I think it depends entirely on quality.
Yes - a teaching workload is quite considerable - but that doesn't mean that those who manage it full time are in some way giving less than 100%. I think that's a very worrying assumption to make.

biddysmama · 07/07/2010 21:33

its pretty normal to have more than one teacher anyway as teachers get planning time during school time where the class would need anothe teacher..

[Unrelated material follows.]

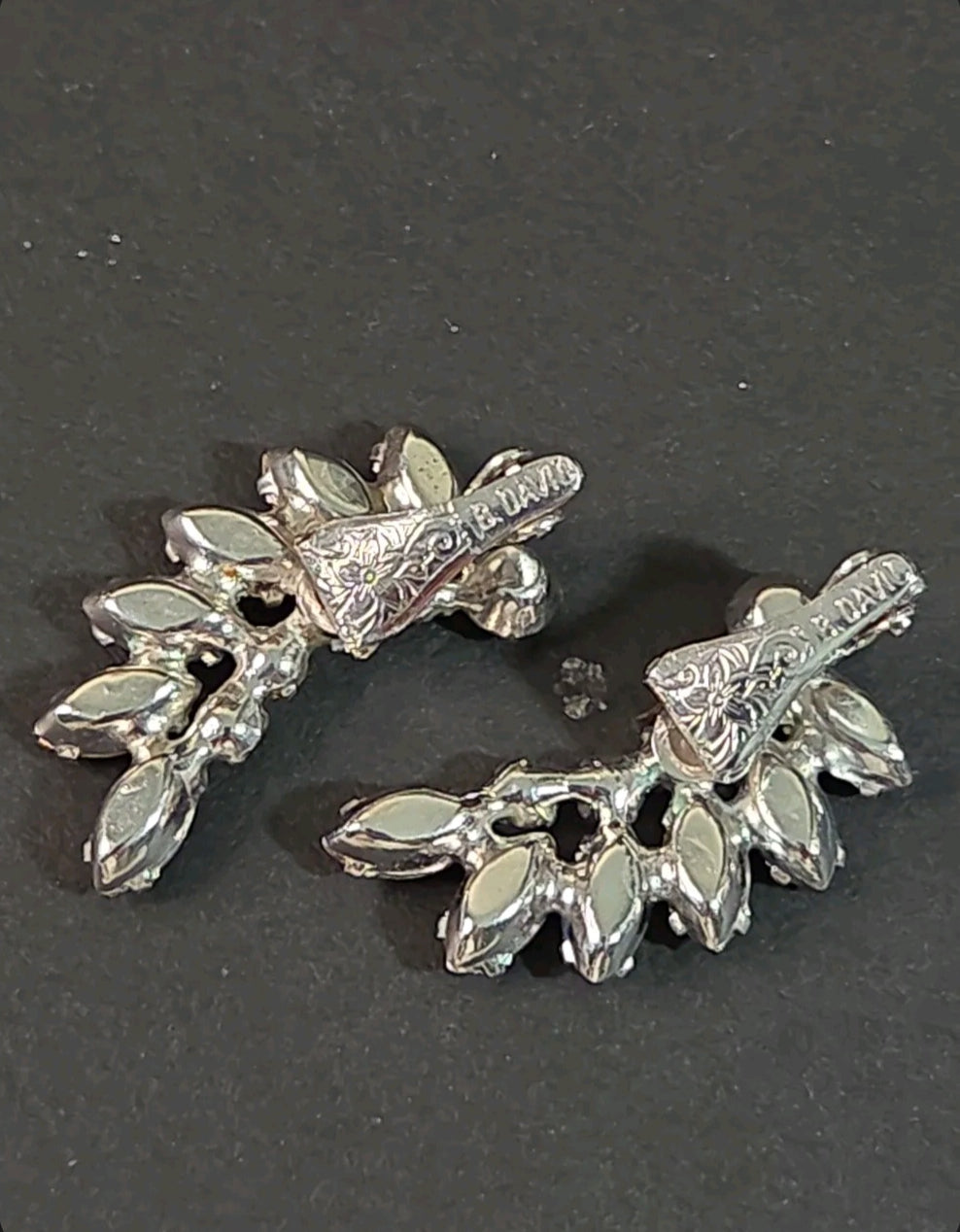 Oddly Darling Vintage B. David clip-on ear climber earrings featuring blue marquise rhinestones in silver-tone metal.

piscesmoon · 07/07/2010 21:34

I haven't had an interview panel-I have always been asked to do it by a Head who knows me- and the essential consideration is whether I can work with the other person. It doesn't matter how good the job, I simply wouldn't do it with the wrong person. There is no way I would agree to do it first without knowing the other person!
I give far more than I should which is why I find full time takes over my life! I haven't seen a job share where they don't do more than they should. I end up going to staff meetings and parent's evenings that I shouldn't go to if I was sticking purely to what I am paid to do.

MilaMae · 07/07/2010 21:36

Sadly not all job shares are the same Pieces and most would be interviewed.